API 579-1 Fitness for Service Assessment of Local Thinning

WJE was asked to perform a fitness for service (FFS) assessment to evaluate local thinning and metal loss in the shell of a Flare Knockout (KO) Drum. The damage mechanism was related to leakage of an external steam jacket installed on the vessel and characterized with phased-array ultrasonic testing (PAUT) scans of the vessel to measure remaining wall thickness. The objective of the effort was to evaluate the in-service damage to establish that the vessel design was safe to operate and establish the remaining life of the drum.

BACKGROUND

The Flare Knockout Drum is used for bulk separation of gas and liquid phases of a product stream, where the recovered liquid or condensate is collected at the bottom of the vessel, and the vapor is burned in the flare system. The drum was constructed according to ASME Boiler and Pressure Vessel Code Section VIII, Division 1. The 7-foot-6-inch Outer Diameter (OD) by 19-foot-9-inch-long vessel was constructed from SA-516 Grade 70 carbon steel, with a nominal shell thickness of 0.375 inch and a corrosion allowance of 0.125 inch.
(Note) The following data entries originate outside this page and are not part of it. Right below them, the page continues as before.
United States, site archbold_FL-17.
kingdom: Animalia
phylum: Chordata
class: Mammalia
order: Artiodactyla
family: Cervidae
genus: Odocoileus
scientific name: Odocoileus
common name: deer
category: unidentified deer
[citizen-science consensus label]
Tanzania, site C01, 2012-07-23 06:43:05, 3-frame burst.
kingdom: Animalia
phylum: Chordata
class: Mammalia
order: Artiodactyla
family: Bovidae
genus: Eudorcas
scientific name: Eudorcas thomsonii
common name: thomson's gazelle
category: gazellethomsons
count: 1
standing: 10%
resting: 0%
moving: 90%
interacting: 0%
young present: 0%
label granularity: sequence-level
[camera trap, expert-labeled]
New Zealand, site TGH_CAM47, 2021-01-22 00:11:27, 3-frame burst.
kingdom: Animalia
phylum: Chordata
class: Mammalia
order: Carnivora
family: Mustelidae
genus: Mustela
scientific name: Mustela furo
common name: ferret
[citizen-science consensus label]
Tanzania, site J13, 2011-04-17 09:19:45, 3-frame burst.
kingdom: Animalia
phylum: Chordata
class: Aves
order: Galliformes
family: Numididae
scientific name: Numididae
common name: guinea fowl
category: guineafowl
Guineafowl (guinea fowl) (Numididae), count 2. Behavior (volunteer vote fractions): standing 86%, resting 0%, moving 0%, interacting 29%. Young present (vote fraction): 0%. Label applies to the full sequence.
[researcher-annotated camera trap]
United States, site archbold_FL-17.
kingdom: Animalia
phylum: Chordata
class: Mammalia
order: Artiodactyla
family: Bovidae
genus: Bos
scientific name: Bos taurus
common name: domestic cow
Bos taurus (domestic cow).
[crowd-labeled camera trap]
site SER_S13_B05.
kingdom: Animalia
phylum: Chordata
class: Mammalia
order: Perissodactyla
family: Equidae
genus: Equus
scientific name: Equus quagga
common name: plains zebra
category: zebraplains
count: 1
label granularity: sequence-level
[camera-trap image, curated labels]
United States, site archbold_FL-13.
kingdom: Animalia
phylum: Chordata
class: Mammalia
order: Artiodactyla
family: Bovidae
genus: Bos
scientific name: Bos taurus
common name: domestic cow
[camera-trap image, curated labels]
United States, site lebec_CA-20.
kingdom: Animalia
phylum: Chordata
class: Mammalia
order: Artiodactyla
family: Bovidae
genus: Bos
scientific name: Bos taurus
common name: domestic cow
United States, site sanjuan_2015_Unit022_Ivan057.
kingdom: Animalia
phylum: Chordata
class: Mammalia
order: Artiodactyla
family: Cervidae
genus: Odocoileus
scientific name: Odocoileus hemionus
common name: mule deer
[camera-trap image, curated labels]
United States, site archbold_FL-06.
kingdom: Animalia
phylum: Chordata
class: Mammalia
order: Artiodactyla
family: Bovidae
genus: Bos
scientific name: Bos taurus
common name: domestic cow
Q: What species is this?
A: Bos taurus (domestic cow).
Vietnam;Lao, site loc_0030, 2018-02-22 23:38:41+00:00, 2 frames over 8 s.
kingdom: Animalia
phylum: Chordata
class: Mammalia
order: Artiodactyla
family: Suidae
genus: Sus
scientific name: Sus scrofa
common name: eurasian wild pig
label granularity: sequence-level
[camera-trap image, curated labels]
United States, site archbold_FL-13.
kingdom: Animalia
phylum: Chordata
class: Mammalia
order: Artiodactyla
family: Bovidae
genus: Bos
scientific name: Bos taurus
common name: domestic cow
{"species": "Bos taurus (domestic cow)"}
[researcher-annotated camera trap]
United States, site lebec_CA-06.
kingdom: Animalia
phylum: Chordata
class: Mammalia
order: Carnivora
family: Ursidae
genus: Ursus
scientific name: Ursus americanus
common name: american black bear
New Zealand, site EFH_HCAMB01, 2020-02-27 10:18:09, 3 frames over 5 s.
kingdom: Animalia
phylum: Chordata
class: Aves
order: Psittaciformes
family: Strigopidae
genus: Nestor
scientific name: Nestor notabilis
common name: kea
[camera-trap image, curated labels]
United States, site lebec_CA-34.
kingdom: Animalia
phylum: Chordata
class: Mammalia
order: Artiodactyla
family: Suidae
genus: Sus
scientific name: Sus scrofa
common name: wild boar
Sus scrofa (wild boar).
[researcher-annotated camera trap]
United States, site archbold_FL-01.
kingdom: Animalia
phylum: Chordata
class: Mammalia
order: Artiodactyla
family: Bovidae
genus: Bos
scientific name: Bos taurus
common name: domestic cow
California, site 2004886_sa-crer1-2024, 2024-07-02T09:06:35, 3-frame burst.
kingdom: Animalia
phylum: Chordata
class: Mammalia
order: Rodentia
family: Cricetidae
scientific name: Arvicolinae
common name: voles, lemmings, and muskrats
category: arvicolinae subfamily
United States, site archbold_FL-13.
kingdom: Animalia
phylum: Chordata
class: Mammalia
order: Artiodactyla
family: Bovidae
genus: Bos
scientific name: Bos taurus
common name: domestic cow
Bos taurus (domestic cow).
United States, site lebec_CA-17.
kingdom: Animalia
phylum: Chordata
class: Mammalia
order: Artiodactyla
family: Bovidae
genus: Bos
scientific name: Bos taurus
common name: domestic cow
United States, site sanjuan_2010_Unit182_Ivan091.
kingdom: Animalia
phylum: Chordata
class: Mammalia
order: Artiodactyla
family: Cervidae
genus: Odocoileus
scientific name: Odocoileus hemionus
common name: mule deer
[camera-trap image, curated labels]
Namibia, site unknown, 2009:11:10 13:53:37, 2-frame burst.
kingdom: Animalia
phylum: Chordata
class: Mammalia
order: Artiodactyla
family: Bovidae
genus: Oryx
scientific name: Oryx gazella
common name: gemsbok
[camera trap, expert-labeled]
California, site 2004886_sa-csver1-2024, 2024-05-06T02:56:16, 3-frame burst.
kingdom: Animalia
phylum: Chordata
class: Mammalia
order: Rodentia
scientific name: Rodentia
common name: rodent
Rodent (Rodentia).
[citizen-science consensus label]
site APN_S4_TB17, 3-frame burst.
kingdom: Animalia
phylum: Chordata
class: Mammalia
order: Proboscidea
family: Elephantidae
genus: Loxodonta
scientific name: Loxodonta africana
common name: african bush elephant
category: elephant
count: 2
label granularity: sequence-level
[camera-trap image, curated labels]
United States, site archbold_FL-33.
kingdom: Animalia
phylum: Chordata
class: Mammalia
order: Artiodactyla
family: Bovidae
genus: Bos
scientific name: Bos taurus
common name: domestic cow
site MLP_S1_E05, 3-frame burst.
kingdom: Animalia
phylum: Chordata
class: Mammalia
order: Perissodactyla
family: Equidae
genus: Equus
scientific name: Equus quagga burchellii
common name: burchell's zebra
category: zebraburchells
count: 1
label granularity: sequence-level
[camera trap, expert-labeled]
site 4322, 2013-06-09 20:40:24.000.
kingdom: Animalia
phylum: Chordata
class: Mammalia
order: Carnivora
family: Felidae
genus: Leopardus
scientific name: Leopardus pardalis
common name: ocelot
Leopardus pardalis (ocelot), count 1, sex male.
The vessel design includes saddle supports, internal baffles, vacuum rings, and a variety of nozzles.

SOLUTION

WJE performed an FFS evaluation based on API 579-1/ASME FFS-1 to determine whether the Flare KO Drum was safe to continue operating using Part 4, Assessment of General Metal Loss, and Part 5, Assessment of Local Metal Loss. The assessment used Level 3 methods based on the proximity to and interaction of the local thin area with structural discontinuities, including stiffening rings, nozzles, and saddle supports.

To establish protection against global plastic collapse and other relevant failure mechanisms, a nonlinear elastic-plastic finite element (FE) model of the drum was created with representative geometry, boundary conditions, and design loading. The model incorporated remaining wall thickness readings from the PAUT inspection by mapping the high-fidelity grid-style measurements directly onto the FE mesh to capture the as-inspected state of the vessel. To address the remaining life and establish inspection intervals, iterative analyses were performed to identify a future corrosion allowance based on short- and long-term corrosion rates for the drum.

Based on the applicable design loading and acceptance criteria listed in API 579-1, the FFS evaluation demonstrated that the Flare KO Drum had sufficient remaining strength to satisfy the minimum required design margins for in-service equipment and was fit for continued service with periodic monitoring.